We require payment of co-pays at the time of service, and reserve the right to refuse treatment.
If you have no insurance, we collect the office visit before the visit and the remainder at the checkout. Self pay patients may receive additional bill for services rendered.
Outstanding Account Balances:
We may refuse to see patients with an account balance and who are not making regular payments on their account balance. If you have an unpaid balance at the end of a billing cycle, we apply a $5 late payment fee to your account. If you make a payment and it is insufficient to pay both the late payment charge and the principle amount due, we apply your payment to the late payment fee due and then we apply the remaining amount to the principal. In the event that your account is placed for collection, a collection fee will be added to your account, along with any attorney fees and/ or court costs that may be necessary for recovery of the outstanding balance. In the event of an NSF check, there will be a $25 NSF charge added to the balance due.
We happily file your claim with your insurance company as a courtesy. We bill insurance in accordance with all federal, state and other contractual requirements in cases where we have an agreement or we are a participating provider. Please keep in mind that payment remains your responsibility. We are happy to help aid to get your claims paid, from time to time your insurance company may need you to supply certain information directly. We expect payment in full from you if your insurance company delays processing of your claim for over 60 days. You agree to pay any portion of the charges not covered by insurance. If your insurance company sends payments directly to you, send or drop-off the payment to RB Medical Practice, and we will apply it to your account.
Most insurance companies require preauthorization before you have a surgical procedure. Failure to obtain preauthorization may result in your insurance company refusing to pay your claim. Any refusal of payment by insurance for this reason is your responsibility.

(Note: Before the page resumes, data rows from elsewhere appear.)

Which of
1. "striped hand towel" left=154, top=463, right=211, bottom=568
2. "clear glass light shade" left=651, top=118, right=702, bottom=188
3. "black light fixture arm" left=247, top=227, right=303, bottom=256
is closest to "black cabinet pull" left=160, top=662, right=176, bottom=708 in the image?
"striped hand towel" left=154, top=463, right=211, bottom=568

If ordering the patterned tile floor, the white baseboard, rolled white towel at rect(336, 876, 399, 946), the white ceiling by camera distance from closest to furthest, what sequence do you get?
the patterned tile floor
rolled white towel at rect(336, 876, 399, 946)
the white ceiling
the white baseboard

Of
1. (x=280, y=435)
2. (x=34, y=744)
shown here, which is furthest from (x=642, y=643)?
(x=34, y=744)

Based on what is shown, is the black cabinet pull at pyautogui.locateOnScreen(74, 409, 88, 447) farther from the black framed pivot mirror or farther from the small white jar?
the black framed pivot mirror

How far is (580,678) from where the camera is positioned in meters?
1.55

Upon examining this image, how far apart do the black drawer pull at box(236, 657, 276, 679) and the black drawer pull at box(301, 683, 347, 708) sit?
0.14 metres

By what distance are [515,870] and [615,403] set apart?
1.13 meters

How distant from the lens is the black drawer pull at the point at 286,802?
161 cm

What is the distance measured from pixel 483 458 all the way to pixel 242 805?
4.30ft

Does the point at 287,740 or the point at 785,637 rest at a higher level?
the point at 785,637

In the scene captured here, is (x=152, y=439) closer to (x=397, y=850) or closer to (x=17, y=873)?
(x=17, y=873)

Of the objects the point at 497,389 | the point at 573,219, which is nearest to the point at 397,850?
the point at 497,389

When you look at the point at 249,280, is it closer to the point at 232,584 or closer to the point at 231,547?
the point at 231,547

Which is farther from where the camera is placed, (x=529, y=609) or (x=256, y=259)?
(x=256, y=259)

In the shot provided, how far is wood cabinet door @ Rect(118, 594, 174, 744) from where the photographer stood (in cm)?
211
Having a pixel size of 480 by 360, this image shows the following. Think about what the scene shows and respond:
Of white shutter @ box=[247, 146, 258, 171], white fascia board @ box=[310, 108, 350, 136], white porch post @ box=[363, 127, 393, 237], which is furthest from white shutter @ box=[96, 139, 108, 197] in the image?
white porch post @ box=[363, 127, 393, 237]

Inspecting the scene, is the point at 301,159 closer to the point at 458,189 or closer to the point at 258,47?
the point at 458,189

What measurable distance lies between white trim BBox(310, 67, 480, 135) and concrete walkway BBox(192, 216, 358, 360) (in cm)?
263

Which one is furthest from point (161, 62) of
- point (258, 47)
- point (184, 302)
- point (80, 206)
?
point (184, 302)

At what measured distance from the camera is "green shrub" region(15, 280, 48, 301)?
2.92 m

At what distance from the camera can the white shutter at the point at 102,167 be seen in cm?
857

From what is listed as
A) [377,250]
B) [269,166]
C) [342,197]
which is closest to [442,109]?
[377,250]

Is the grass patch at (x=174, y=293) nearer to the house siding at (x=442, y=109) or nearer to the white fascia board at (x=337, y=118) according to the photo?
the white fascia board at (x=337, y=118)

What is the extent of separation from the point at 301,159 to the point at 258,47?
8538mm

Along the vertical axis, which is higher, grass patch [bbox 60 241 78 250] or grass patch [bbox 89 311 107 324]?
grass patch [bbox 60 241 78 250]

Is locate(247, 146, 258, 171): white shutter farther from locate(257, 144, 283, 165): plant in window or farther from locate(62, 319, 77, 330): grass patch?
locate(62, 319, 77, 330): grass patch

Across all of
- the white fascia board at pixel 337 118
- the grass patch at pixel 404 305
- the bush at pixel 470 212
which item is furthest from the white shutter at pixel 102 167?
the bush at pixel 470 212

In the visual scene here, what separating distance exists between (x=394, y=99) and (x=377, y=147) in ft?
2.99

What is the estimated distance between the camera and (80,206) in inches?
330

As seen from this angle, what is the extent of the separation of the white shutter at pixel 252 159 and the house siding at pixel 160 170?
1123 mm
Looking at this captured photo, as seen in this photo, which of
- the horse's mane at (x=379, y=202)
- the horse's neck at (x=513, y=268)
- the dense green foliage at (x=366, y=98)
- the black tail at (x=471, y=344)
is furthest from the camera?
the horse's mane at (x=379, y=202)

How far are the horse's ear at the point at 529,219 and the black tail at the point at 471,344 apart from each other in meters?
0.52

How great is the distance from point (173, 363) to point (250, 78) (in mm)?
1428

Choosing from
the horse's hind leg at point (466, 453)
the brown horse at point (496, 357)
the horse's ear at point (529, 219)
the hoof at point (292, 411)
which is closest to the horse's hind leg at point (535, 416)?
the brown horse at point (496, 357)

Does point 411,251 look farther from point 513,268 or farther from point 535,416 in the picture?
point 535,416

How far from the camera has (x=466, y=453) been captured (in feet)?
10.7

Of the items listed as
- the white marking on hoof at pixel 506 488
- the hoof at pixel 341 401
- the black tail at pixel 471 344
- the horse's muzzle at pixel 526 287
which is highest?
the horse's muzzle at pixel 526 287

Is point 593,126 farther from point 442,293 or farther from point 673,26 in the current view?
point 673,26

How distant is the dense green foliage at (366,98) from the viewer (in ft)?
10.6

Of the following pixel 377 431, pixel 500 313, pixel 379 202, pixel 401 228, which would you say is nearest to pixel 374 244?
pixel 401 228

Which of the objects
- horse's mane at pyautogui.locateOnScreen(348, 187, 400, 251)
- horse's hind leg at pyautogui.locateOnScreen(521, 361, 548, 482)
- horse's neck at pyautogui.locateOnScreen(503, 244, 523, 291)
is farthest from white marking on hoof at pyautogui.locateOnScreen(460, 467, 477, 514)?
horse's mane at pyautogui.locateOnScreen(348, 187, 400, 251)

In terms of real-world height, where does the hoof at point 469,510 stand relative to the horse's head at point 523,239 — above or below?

You are responsible for payment of services rendered to your dependents on your account. In cases where a written court order allows payment for medical costs associated with a dependent, it is the responsibility of you to obtain reimbursement from the other party involved.
The completion of disability forms, FMLA forms, attending physician statements, and other supplemental insurance forms all require office supplies, physician and staff time to complete, therefore a $10.00 fee for each form will be charged and must be pre-paid. Note, there will be a 14 day turnaround time for completion, so make arrangements accordingly. Non-standard or multiple page forms may result in a higher rate. The following procedures are not filed with insurance companies and are subject to prepaid amounts. Sports, college, and school (eye, ear & dental) physicals are a $100.00 prepaid fee. Pre-employment, and adoption physicals are a $100.00 prepaid fee. Any additional labs/procedures that are not included in these services may incur further charges.